▶ SOURCE TEXT

---*---

Since the Second World War, the United States and Saudi Arabia have had a symbiotic relationship of sorts.
The benefits afforded to the partners are simple — the United States is afforded cheaper, more accessible and stable oil via significant Saudi production, and meanwhile, the Saudi kingdom receives diplomatic support and military protection. This alliance has continued up until today in spite of major ideological differences between the partners. The United States is ostensibly a democratic secular state, while Saudi Arabia is an authoritarian non-secular monarchy. The brand of liberalism the United States has championed since the end of the Second World War, one dependent on integrating states economically and politically through democratization, has largely been abandoned for economic stability predicated on an unending quench for oil.
The basis for this oil relationship is unnerving for multiple reasons and has led to a foreign policy with Saudi Arabia that contradicts United States policy and liberal ideology in most other arenas. Firstly, the United States has practiced diplomatic oversight in Saudi relations with other states and individual actors, empowering the kingdom to challenge and break international norms. Secondly, the reliance on oil through this favored relationship has stagnated United States entry into a cleaner future independent of fossil fuels and stemmed economic growth in renewable energy sectors. Thirdly, the relationship has drawn the United States into conflict in the Middle East that has led to wars and an increase in anti-American sentiment that produces terrorism.

---*---

Dataset entries
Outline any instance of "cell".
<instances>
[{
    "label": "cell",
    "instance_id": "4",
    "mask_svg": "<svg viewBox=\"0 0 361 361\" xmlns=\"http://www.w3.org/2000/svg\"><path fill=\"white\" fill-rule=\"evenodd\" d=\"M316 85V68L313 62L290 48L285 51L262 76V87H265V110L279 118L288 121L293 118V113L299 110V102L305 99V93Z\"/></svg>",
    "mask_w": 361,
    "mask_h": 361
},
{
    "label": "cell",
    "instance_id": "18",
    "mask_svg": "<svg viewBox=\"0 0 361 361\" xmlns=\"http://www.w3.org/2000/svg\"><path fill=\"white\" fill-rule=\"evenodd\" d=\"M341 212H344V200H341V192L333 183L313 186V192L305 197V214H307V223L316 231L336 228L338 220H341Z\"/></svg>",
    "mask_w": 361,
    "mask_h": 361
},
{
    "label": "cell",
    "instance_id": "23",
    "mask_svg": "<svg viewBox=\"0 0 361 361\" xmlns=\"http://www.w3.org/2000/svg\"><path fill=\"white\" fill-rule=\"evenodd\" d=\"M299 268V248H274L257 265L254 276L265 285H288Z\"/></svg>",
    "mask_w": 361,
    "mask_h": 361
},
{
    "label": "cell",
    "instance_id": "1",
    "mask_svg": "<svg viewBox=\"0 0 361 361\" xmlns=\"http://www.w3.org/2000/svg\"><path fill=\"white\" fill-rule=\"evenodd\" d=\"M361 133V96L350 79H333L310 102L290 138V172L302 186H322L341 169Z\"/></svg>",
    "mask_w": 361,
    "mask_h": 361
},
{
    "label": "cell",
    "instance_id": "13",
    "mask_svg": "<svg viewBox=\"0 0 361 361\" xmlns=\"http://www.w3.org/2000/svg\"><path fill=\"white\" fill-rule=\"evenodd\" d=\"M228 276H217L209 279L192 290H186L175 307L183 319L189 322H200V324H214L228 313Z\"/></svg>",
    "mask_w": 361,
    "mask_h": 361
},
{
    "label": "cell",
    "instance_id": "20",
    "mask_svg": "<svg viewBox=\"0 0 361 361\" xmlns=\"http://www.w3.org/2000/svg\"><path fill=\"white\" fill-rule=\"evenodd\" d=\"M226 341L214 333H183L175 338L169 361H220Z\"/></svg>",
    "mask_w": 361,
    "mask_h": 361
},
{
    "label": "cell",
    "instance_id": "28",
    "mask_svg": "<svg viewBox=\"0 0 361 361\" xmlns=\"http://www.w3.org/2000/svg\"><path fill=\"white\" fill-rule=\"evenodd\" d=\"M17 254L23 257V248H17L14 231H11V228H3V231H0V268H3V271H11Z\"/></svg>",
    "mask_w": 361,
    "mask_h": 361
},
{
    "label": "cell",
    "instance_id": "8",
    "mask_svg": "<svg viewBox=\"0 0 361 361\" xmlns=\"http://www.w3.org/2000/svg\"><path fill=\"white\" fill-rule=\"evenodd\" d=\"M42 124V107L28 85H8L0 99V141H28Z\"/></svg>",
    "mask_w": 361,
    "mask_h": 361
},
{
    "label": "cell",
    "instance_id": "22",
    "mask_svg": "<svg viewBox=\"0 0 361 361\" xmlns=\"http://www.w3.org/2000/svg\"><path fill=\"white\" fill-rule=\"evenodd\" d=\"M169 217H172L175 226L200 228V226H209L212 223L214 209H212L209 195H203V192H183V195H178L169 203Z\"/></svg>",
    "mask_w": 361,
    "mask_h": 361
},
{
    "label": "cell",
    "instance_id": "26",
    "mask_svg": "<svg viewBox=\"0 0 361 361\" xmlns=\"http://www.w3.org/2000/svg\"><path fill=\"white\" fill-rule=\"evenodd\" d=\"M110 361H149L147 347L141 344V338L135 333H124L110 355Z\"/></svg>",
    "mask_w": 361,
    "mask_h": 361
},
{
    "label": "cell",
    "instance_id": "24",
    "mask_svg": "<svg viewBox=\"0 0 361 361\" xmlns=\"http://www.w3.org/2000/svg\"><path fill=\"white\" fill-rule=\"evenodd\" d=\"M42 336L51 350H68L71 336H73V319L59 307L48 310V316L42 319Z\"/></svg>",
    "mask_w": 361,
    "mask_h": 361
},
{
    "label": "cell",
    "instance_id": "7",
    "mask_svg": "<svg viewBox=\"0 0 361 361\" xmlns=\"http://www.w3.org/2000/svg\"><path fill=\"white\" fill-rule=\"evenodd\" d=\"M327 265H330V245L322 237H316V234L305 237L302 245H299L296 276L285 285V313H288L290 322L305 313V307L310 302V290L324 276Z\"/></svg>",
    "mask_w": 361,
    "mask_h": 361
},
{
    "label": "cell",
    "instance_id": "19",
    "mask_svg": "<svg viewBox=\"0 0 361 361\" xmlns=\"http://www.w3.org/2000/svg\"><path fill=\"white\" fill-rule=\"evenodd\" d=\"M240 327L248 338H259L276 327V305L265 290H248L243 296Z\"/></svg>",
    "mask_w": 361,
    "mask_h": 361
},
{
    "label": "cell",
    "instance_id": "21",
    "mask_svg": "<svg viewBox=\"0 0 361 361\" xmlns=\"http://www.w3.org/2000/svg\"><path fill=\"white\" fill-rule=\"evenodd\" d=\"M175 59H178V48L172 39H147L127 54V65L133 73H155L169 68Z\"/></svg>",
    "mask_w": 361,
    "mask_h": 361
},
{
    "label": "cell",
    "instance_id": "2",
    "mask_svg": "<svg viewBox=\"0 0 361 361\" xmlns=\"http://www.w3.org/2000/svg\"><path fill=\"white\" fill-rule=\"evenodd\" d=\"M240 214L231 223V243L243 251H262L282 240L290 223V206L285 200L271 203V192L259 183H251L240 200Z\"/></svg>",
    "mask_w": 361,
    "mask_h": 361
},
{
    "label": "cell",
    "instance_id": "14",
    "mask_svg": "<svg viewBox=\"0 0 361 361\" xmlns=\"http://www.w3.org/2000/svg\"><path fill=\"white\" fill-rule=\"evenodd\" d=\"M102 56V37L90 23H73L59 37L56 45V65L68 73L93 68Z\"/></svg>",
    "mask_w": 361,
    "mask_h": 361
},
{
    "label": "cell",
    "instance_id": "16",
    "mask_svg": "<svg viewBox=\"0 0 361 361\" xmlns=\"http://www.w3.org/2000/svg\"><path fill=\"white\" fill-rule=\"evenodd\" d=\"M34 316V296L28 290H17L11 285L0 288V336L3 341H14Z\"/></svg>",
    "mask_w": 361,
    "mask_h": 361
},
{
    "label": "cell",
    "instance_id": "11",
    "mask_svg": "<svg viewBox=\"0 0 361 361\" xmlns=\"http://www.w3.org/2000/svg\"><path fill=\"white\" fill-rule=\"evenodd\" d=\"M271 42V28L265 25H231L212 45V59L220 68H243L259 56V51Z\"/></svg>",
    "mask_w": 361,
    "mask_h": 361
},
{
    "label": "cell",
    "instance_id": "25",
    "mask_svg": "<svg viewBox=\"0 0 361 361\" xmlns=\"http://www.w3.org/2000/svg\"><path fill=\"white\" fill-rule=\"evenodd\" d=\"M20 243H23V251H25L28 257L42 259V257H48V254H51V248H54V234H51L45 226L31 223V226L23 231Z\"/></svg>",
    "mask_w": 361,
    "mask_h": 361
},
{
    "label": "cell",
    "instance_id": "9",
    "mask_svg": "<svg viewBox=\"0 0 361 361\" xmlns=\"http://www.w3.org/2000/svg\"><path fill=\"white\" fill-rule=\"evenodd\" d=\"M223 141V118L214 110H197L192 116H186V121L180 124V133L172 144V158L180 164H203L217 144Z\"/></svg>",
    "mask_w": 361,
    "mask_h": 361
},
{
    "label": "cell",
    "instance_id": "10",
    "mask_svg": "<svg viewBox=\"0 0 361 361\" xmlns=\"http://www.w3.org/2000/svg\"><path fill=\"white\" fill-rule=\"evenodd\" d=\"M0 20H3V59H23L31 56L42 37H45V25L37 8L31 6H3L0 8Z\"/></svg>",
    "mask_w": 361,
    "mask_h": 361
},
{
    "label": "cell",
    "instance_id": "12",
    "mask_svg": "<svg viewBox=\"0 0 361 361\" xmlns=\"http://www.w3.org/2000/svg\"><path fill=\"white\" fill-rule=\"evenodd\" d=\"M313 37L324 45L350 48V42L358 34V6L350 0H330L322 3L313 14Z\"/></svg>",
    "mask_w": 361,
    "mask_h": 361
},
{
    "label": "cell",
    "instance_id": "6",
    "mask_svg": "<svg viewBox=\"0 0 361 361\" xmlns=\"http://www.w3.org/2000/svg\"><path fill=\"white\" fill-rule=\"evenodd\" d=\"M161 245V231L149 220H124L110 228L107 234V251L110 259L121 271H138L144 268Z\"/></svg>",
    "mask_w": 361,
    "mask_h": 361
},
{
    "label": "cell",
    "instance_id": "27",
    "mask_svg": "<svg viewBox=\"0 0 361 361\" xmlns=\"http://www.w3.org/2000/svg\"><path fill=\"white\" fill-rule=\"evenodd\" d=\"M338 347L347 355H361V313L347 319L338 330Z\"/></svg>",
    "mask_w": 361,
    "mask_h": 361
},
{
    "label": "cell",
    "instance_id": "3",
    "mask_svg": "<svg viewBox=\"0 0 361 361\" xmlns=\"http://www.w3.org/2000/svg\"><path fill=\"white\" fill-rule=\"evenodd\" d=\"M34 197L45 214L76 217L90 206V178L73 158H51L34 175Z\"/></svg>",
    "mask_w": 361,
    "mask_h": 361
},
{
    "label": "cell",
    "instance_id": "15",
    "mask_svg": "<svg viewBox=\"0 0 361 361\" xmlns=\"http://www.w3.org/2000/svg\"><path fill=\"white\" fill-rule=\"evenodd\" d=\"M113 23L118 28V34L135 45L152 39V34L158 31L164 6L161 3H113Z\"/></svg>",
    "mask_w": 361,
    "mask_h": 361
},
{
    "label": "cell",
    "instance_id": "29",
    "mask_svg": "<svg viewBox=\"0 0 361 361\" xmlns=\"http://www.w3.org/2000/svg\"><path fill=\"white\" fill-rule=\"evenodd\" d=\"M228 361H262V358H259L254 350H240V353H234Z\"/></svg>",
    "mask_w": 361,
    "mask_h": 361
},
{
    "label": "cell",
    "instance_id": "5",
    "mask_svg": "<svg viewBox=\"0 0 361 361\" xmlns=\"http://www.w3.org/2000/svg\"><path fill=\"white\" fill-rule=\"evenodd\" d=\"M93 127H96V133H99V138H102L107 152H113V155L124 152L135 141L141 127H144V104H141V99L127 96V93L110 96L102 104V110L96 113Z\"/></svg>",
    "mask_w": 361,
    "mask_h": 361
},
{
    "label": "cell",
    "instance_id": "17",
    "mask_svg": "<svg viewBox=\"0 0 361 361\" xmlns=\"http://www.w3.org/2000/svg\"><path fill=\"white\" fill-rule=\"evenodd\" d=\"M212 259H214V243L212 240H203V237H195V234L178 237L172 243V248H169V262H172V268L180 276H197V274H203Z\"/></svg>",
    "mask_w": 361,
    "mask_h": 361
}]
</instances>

---*---

▶ WORK REQUEST
Copy out the entire text on U.S.–Saudi relations word for word, from its first sentence to its last.

▶ SOLUTION TO THE PROBLEM
Since the Second World War, the United States and Saudi Arabia have had a symbiotic relationship of sorts.
The benefits afforded to the partners are simple — the United States is afforded cheaper, more accessible and stable oil via significant Saudi production, and meanwhile, the Saudi kingdom receives diplomatic support and military protection. This alliance has continued up until today in spite of major ideological differences between the partners. The United States is ostensibly a democratic secular state, while Saudi Arabia is an authoritarian non-secular monarchy. The brand of liberalism the United States has championed since the end of the Second World War, one dependent on integrating states economically and politically through democratization, has largely been abandoned for economic stability predicated on an unending quench for oil.
The basis for this oil relationship is unnerving for multiple reasons and has led to a foreign policy with Saudi Arabia that contradicts United States policy and liberal ideology in most other arenas. Firstly, the United States has practiced diplomatic oversight in Saudi relations with other states and individual actors, empowering the kingdom to challenge and break international norms. Secondly, the reliance on oil through this favored relationship has stagnated United States entry into a cleaner future independent of fossil fuels and stemmed economic growth in renewable energy sectors. Thirdly, the relationship has drawn the United States into conflict in the Middle East that has led to wars and an increase in anti-American sentiment that produces terrorism.